Living in Opelika as a child, as I have said before, we would have to travel to Birmingham for the holidays to spend time with my grandparents. Christmas Eve was spent at my grandma and granddaddy Chandler’s house in Birmingham. We had dinner and then opened presents. We weren’t allowed to open presents until all the dishes were washed and dried. During that time, my grandparents didn’t own a dishwasher, so the dishes had to be washed by hand. The grandchildren liked to speed things along so we would help wash them. After the evening’s festivities, we would leave their house and drive an hour north to my dad’s parents’ house in Blount County. We spent the night, Santa would visit and then my dad’s brothers and family would come to eat lunch.

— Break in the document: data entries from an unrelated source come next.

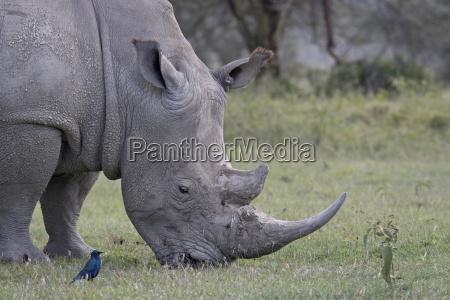white rhinoceros ceratotherium simum feeding lake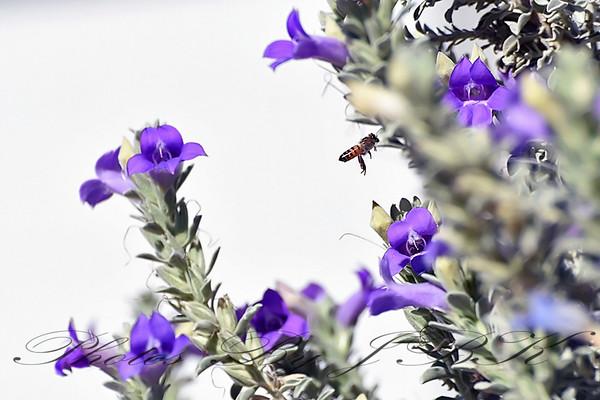 Bees in Phoenix AZ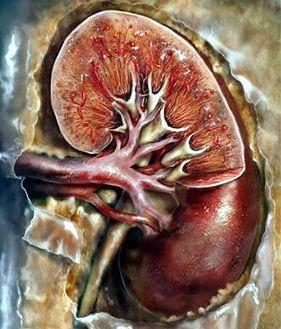 Можно ли вылечить гломерулонефрит хронический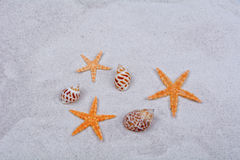 Orange starfishes and shells on a sand background Royalty Free Stock Photo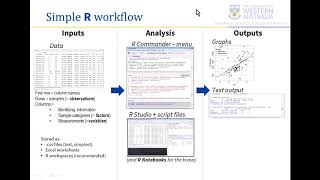 Learning R 08 - summary & simple R workflow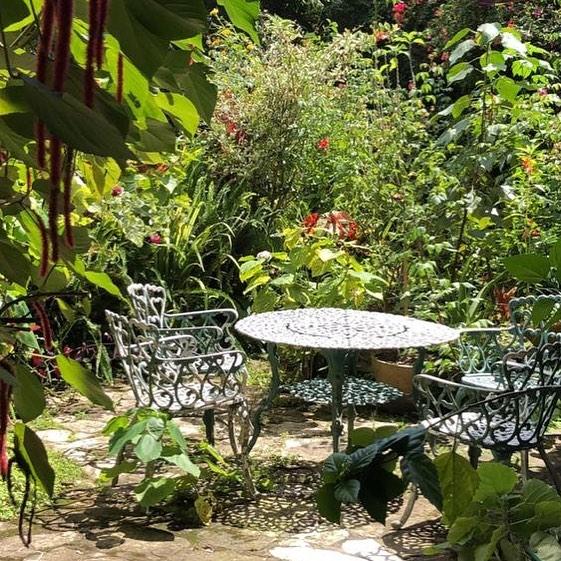 Lush #copan #lush #green #garden #hotel #hostel #honduras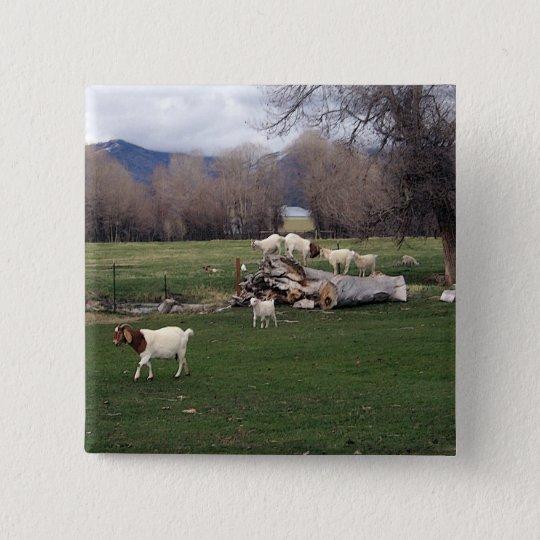 Goats On a Log Pinback Button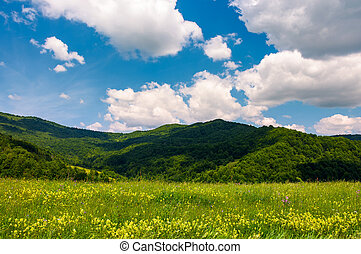 grassy fields with wild herbs in mountains. beautiful summer...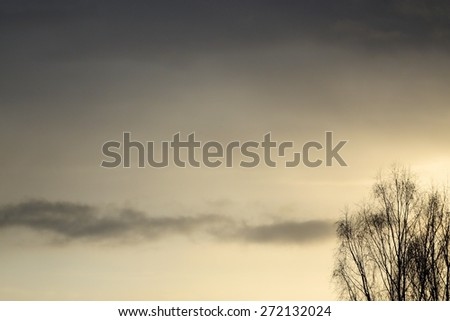 silhouette of a tree against  sky - stock photo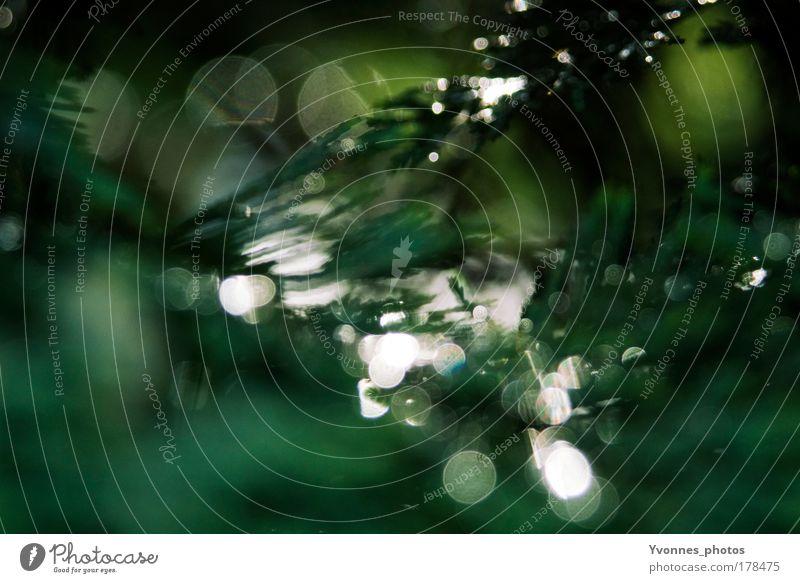 Glitzer in Grün Natur grün schön Baum Pflanze Umwelt Landschaft Park glänzend leuchten Vergänglichkeit abstrakt Tanne Detailaufnahme Farbe Gegenlicht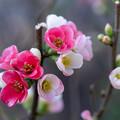 Photos: 放春花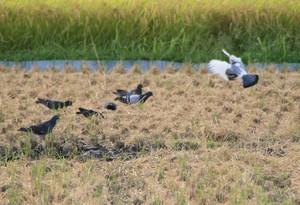 田んぼの中の鳩
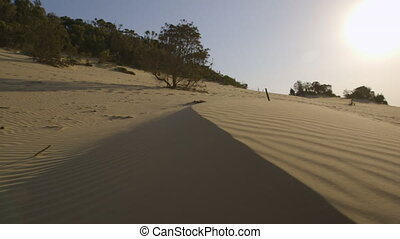 Sand Dune Ridge, Qld Island - Medium tilting shot of coastal...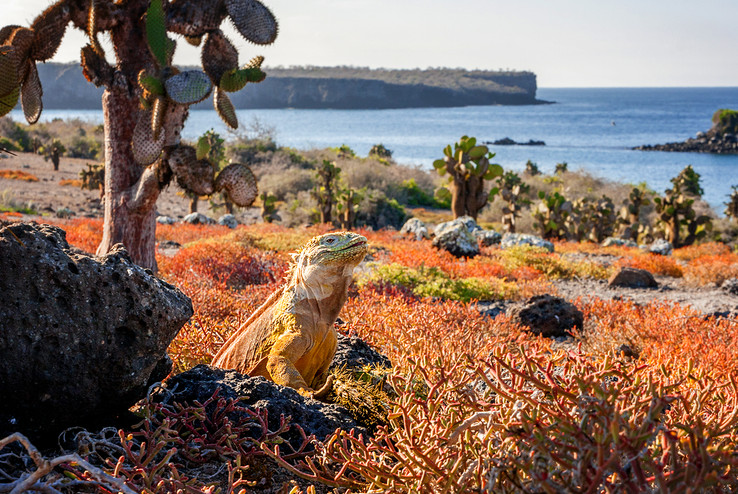 Galapagos Drusenkopf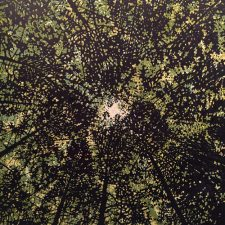 Woodland Skyscape - var. 1, 1/1, woodcut, 3'x3'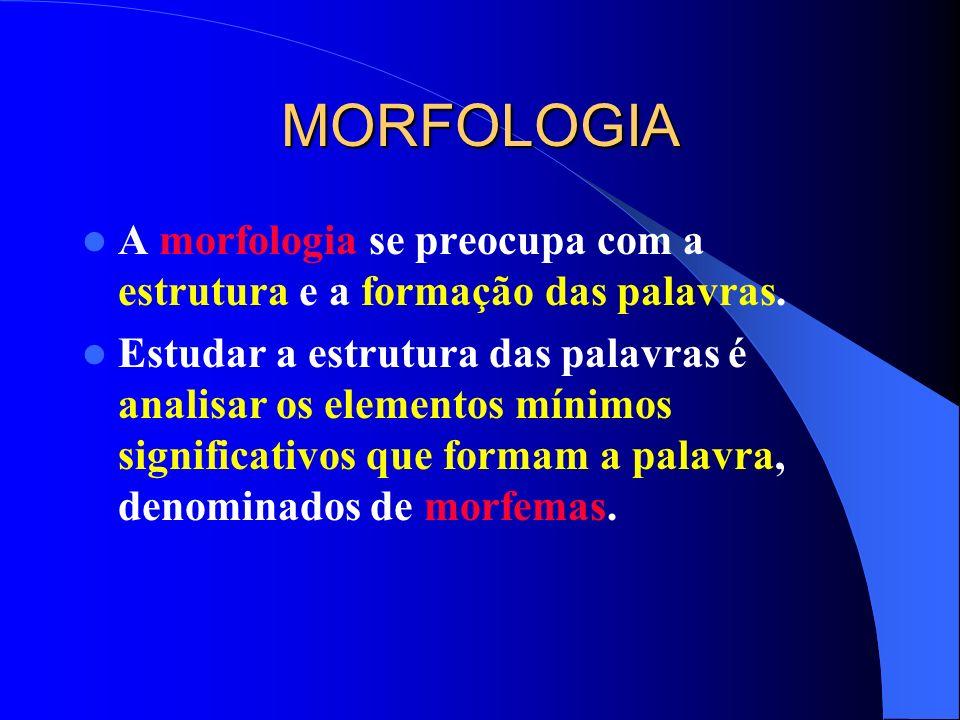 MORFOLOGIAA morfologia se preocupa com a estrutura e a formação das palavras.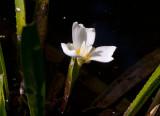 Vattenaloe (Stratiotes aloides)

Christmas morning would begin at 5 or 6 a.m. with my mam’maw rolling out dough for biscuits. There were no can or frozen biscuits served at her house, ever. She would use Christmas cookie cutters to cut the shape of the biscuits on Christmas morning and they would be served with grits, scrambled eggs, bacon and sausage. The bacon and sausage usually was from a pig my grandfather would buy near his farm. The warmth of the house and the smell of bacon cooking made a cold Christmas morning special.
Carrying on this tradition brings me closer to my mam’maw and her memory as well as memories of Christmas as a child. My dad loves that I cook breakfast every Christmas morning. He loves traditions, especially during the holidays. He usually texts me several times to make sure I am going to cook breakfast Christmas morning. “Yes, daddy, I am.”